2. Create a list of claim-sensitive records. From an adjuster’s and defense lawyer’s point of view, every business record should be put in a vault and every vehicle involved in an accident should be hermetically sealed and stored in a temperature-controlled environment for several years until any possibility of a lawsuit has passed. However, when you have a business to run, reasonable compromises must be made. Each company should carefully consider what is available and decide which records to include in its litigation hold. If a record could conceivably be relevant to liability for an accident, it should be on the list. A company-specific checklist should be created and utilized for each serious loss occurrence.
3. Assign a responsible person to oversee the hold. In larger companies, the claims manager or a designated assistant will be responsible for ensuring that the litigation hold policy is implemented and carried out properly after a loss. In smaller companies, supervision of litigation holds could be added to someone’s job description. Whoever is assigned will be responsible for requesting the records, maintaining the checklist, following up over time and ensuring the letter and spirit of the litigation hold policy are carried out.
4. Communicate the litigation hold to all relevant record keepers. It does no good to implement a litigation hold and create a list of records unless the custodians of those records know about it and carry out their responsibilities.
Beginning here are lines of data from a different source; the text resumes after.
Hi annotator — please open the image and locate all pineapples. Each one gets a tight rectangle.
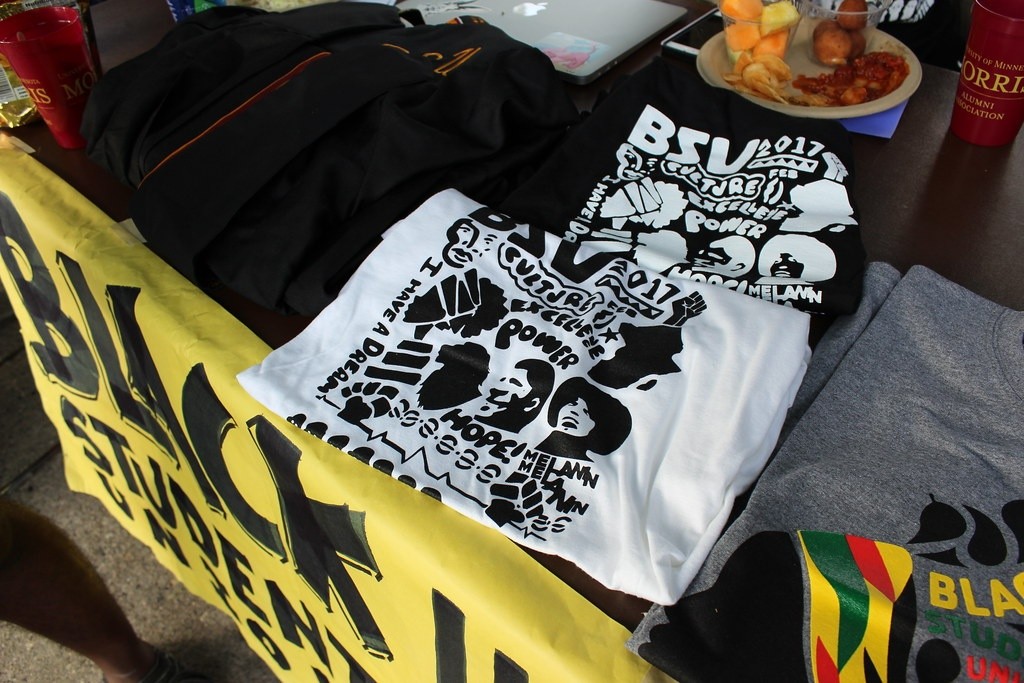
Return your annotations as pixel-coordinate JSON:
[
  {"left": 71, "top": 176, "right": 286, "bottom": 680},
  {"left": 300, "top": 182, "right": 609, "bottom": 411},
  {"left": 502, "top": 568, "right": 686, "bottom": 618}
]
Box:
[{"left": 761, "top": 0, "right": 801, "bottom": 38}]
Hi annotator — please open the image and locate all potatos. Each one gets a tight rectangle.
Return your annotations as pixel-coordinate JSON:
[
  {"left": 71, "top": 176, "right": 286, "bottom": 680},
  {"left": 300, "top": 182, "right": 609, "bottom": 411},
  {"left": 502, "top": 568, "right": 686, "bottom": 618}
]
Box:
[{"left": 812, "top": 0, "right": 869, "bottom": 65}]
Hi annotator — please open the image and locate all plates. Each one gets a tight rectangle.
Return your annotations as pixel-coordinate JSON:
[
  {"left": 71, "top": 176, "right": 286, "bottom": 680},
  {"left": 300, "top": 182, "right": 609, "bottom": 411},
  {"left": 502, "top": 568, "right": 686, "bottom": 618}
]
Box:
[{"left": 696, "top": 14, "right": 922, "bottom": 119}]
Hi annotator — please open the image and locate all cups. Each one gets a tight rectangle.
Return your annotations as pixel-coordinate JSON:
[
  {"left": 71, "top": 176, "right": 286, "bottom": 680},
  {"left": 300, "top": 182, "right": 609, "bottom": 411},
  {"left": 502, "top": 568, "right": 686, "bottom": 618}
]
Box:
[
  {"left": 0, "top": 6, "right": 99, "bottom": 151},
  {"left": 950, "top": 0, "right": 1024, "bottom": 146},
  {"left": 716, "top": 0, "right": 805, "bottom": 72},
  {"left": 805, "top": 0, "right": 894, "bottom": 67}
]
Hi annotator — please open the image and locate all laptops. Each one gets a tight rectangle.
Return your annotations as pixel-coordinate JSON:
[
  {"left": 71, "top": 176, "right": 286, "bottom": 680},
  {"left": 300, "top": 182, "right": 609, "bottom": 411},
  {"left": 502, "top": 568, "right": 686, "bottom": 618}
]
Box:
[{"left": 393, "top": 0, "right": 687, "bottom": 85}]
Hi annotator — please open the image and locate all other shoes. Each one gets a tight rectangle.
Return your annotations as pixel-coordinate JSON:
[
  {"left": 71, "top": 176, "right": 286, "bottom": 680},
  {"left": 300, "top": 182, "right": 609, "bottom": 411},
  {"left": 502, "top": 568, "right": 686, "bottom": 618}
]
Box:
[{"left": 104, "top": 640, "right": 186, "bottom": 683}]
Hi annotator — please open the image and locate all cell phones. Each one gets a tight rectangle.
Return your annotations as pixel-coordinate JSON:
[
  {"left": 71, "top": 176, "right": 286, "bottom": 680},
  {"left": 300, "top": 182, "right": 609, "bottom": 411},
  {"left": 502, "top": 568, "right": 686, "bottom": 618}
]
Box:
[{"left": 660, "top": 7, "right": 724, "bottom": 59}]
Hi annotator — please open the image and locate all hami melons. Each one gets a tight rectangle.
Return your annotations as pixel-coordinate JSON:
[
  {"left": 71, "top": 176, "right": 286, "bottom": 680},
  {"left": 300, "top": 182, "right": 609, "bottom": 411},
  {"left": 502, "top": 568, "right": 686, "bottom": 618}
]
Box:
[{"left": 718, "top": 0, "right": 791, "bottom": 60}]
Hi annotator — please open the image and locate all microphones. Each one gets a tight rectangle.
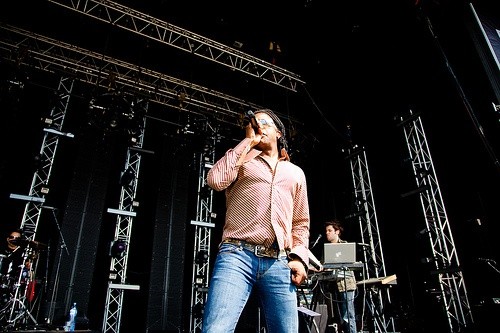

Develop a system to ensure prompt and effective communication with the appropriate record keepers each time a litigation hold is triggered. Without immediate and effective communication, data may be lost within hours of a loss.
5. Designate a repository. Everyone who handles claim-sensitive records should be aware of where to send the records when a litigation hold is implemented. It can be a single, central location or a designated area within the control of the responsible person. It can be a file in the cloud, on a server, a CD storage box, a desk drawer, a file cabinet, or even a cardboard box on a shelf in a storeroom. The goal is to ensure that the records are still there and can be readily located if necessary two, three, or four years later.
6. Schedule periodic reviews. Statutes of limitation vary widely from state to state, so it is seldom safe to set an arbitrary time limit applicable to all litigation holds. After the responsible records custodian is satisfied that all statutes of limitation have expired, the materials can be purged. The general rule is that it would be better to wait too long than not long enough. When in doubt, call a trusted defense lawyer in the applicable jurisdiction and ask.
Time is of the Essence: Your organization can be sued. It should have a specific policy in place to ensure that the items necessary to defend claims will be available when they are needed. If you wait until the next accident occurs before formulating an accident response procedure and litigation hold policy, it may be too late.